All four lives collide in the aftermath of the Great War, during Turkey’s systematic slaughter of the Armenian people.
The Promise is a well-acted piece of historical storytelling that doesn’t manipulate the facts of the Armenian Genocide for the sake of fiction. Unfortunately, the awkward love triangle only distracts from the enormity of the massacre.

Fortunately with post-war breakups, you have your wife stateside to console you.  Yellow Light

 
The Lost City of Z

The easiest way to find a lost tribe in the Amazon is to clear-cut the entire rainforest.

Sadly, the explorers in this drama forgot to bring some lumberjacks with them.

After returning home to England with ancient artifacts obtained on his latest expedition to the jungle to prove the existence of an advanced civilization, renowned explorer Percy Fawcett (Charlie Hunnam) becomes a laughingstock.

Not until after WWI does Fawcett find funding through the Rockefellers and is able to return to the wilderness with his son (Tom Holland) to find the lost city of Zed.

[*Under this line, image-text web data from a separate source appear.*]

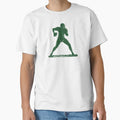 American Football Player T-Shirt - Graphic Print Unisex - T-Shirt, Sweatshirt, Hoodie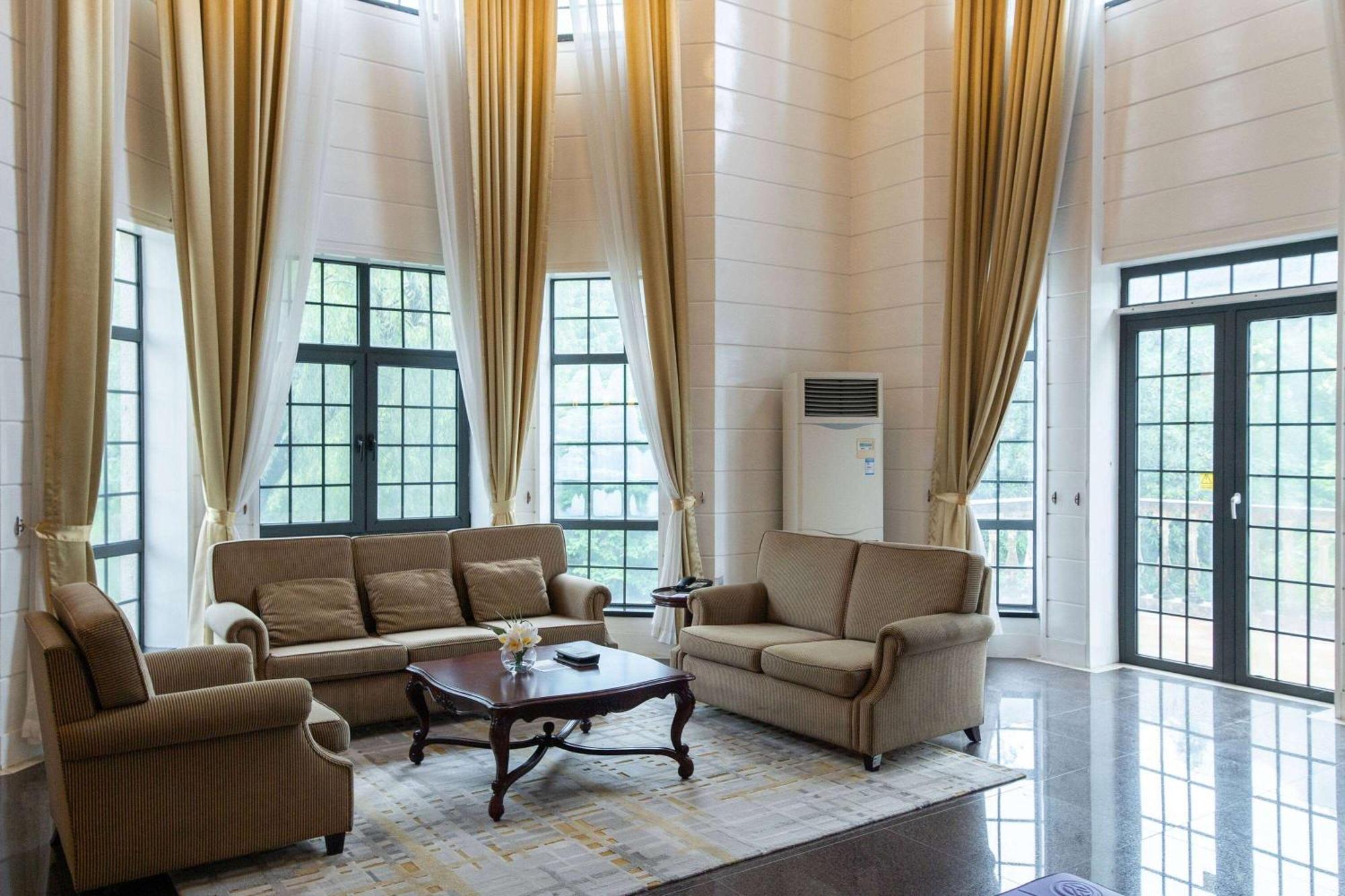 Ramada Plaza Sino-Bay Shanghai Fenghszien Kültér fotó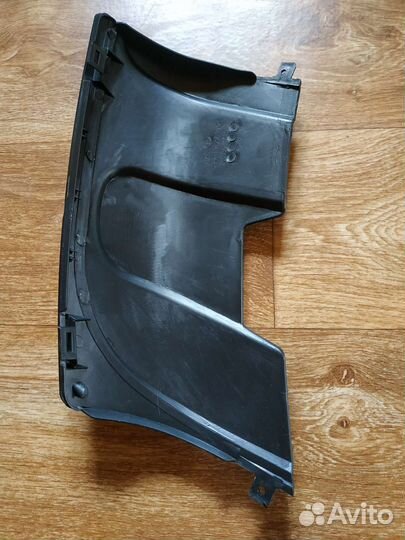 Заглушка буксировочного крюка Hover H5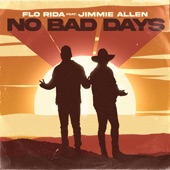 No Bad Days (feat. Jimmie Allen) [Sped Up] artwork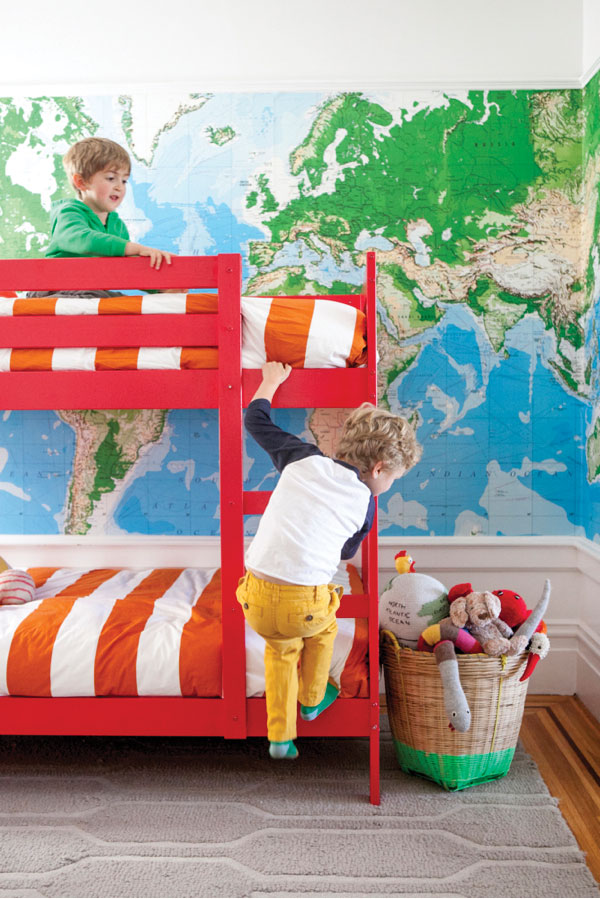 Children's Room | Oh Happy Day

Neither father nor son returned to Nina Fawcett (Sienna Miller).

The haunting tale of Fawcett’s real life disappearance that still remains unsolved, this artfully shot biography is an engaging adventure saga that is hindered by poor editing, a prolonged narrative and a weak lead.

Incidentally, if lost tribes wanted Englishmen to find them they would build pubs.  Yellow Light 


***Explorers Clubbing***

 
Aguirre, the Wrath of God

By the time technology makes exploring easy there’s nothing left to discover.

Which is why the adventurers in this drama didn’t wait for Google Maps to exist.

While on a Gonzalo Pizarro (Alejandro Repullés) lead expedition to find El Dorado, 16th century Spanish conquistador Lope de Aguirre (Klaus Kinski) is allocated to a small fleet sent down the Amazon river to scout ahead.

Joining Aguirre on the raft is his daughter (Cecilia Rivera), his commander (Ruy Guerra), his commander’s mistress (Helena Rojo), a nobleman and a priest.

Aguirre’s avarice eventually results in a mutiny. While his madness steers everyone aboard towards their deaths.

German director Werner Herzog’s disturbing depiction of colonialism, this cult classic uses fact on which to build its fictional account of Aguirre’s descent into lunacy. Success is ultimately achieved thanks to Kinski’s haunting performance.

Incidentally, the only civilization the conquistadors are credited with discovering is crazy town.